Excerpt to read:
>>>

Thanks for the question, Rich.

Asked: April 21, 2002 - 2:22 pm UTC

Last updated: December 07, 2006 - 5:51 pm UTC

Version: 8.05

Viewed 10K+ times! This question is

You Asked

Tom,

I have an interview coming up and I read from one of your prvious responses that you ask three questions to those you interview . I was wondering if you had given the answers and I had missed them somewhere. Here are your questions and how I interpreted them.

I ask this question in interviews. You have a table:

create table t ( ....., month number, ..... );

______________________________________________________________
My table is:

CREATE TABLE T (TEST_DATE DATE, TEST_MONTH NUMBER(2), TEST_DAY VARCHAR2(20))

Table created.
_____________________________________________________________

Month is always a number between 1 and 12.

I ask three questions:

1) how many rows are in the table

_____________________________________________________________
Answer) Well, none yet :)
Now I insert with

1 INSERT INTO T
2 (SELECT TO_DATE('01/01/2002','MM/DD/YYYY') + (ROWNUM - 1),
3 TO_NUMBER(TO_CHAR(TO_DATE('01/01/2002','MM/DD/YYYY') + (ROWNUM - 1), 'MM')),
4 TO_CHAR(TO_DATE('12/31/2002','MM/DD/YYYY') + (ROWNUM - 1), 'Day')
5 FROM ALL_OBJECTS
6 WHERE TO_DATE('01/01/2002','MM/DD/YYYY') + (ROWNUM - 1) <=
7* TO_DATE('12/31/2002','MM/DD/YYYY'))
SQL> /

365 rows created.

__________________________________________________________________

2) how many rows BY MONTH are in the table (i want to know how many rows for
month one, month two and so on)

__________________________________________________________________

Answer)

1 select test_month,
2 count(test_day)
3 from t
4* group by test_month
SQL> /

TEST_MONTH COUNT(TEST_DAY)

<<<

Information given:

>>>

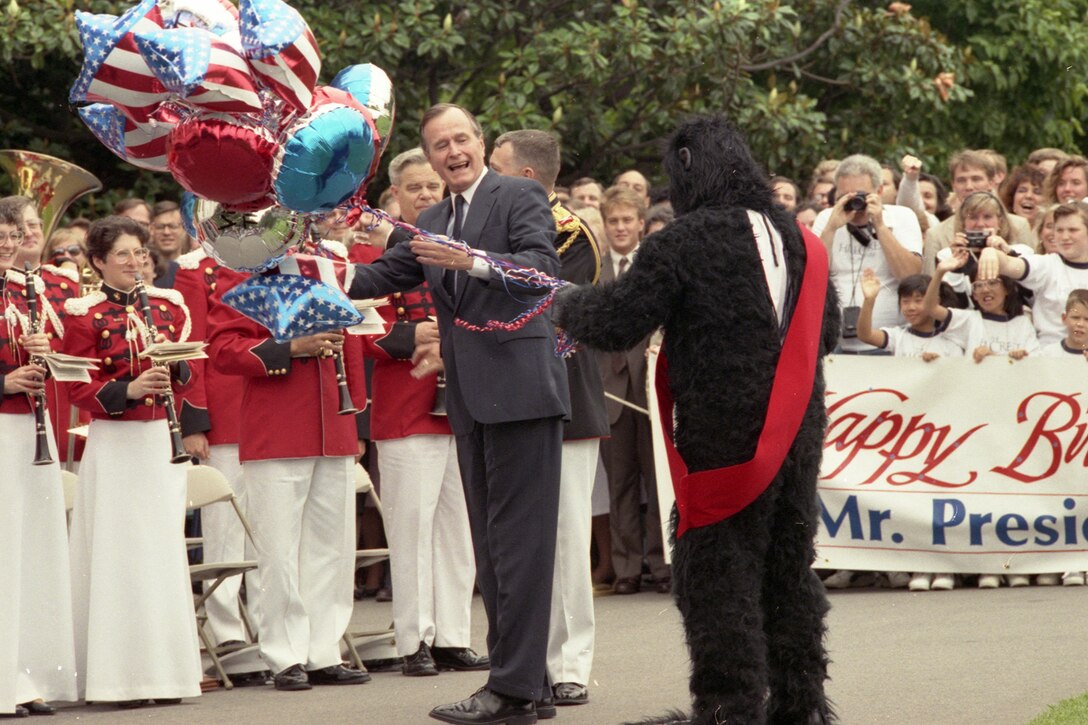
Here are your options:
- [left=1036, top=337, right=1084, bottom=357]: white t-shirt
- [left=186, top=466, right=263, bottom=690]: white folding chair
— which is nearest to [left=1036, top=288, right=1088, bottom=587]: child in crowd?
[left=1036, top=337, right=1084, bottom=357]: white t-shirt

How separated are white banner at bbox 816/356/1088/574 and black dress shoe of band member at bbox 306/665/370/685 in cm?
343

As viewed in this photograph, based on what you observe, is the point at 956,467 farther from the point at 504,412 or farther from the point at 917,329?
the point at 504,412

<<<

Stated goal 1: In the SQL interview thread, how many rows did the INSERT statement create?
Stated goal 2: Continue the SQL interview thread from the point where it stops.

Written reply 1: 365 rows.

Written reply 2:
---------- ---------------
1 31
2 28
3 31
4 30
5 31
6 30
7 31
8 31
9 30
10 31
11 30
12 31

_____________________________________________________________________
3) what MONTH has the most rows (and for a special bonus, tell me why this
question is ambigous)

Answer)

1 select i.test_month,
2 count(i.test_day)
3 from t i
4 group by i.test_month
5 having count(i.test_day) = (select max(count(o.test_day))
6* from t o group by o.test_month)
SQL> /

TEST_MONTH COUNT(I.TEST_DAY)
---------- -----------------
1 31
3 31
5 31
7 31
8 31
10 31
12 31

7 rows selected.

More than one month has 31 days in it?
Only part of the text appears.